Retype the passage on farm mortgage debt word for word, everything from "Of the farms" down to "whole farm value.".

— start Text block —

Under the freedom of sale which prevails in the United States, with the facility of mortgage loans which permits the poor man to use the capital of the rich to secure for himself a farm, there will always be a large mortgage debt in the rural sections of the United States. That debt marks, as a rule, the upward movement of the poor laborer on the road of farm ownership. One class of men incur debt for land purchased or for improvements, and pay off the same, and as they retire in old age another and younger set repeat the process of rising to independence by the same road. The relative number of those who have attained their goal and of those on the way may be seen by the following figures:

Of the farms in the twelve States named, about sixty to sixty-five per cent, are now free from mortgage debt, and thirty-five to forty per cent, are mortgaged. The debt on the mortgaged farms does not exceed thirty-five per cent, of their value, and the total mortgage debt of the States is not in excess of about twelve to fifteen per cent, of the whole farm value.

— end Text block —
— start Recorded data —

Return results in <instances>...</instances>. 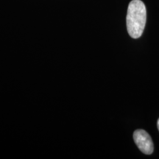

— end Recorded data —

(Solution below):
Of the farms in the twelve States named, about sixty to sixty-five per cent, are now free from mortgage debt, and thirty-five to forty per cent, are mortgaged. The debt on the mortgaged farms does not exceed thirty-five per cent, of their value, and the total mortgage debt of the States is not in excess of about twelve to fifteen per cent, of the whole farm value.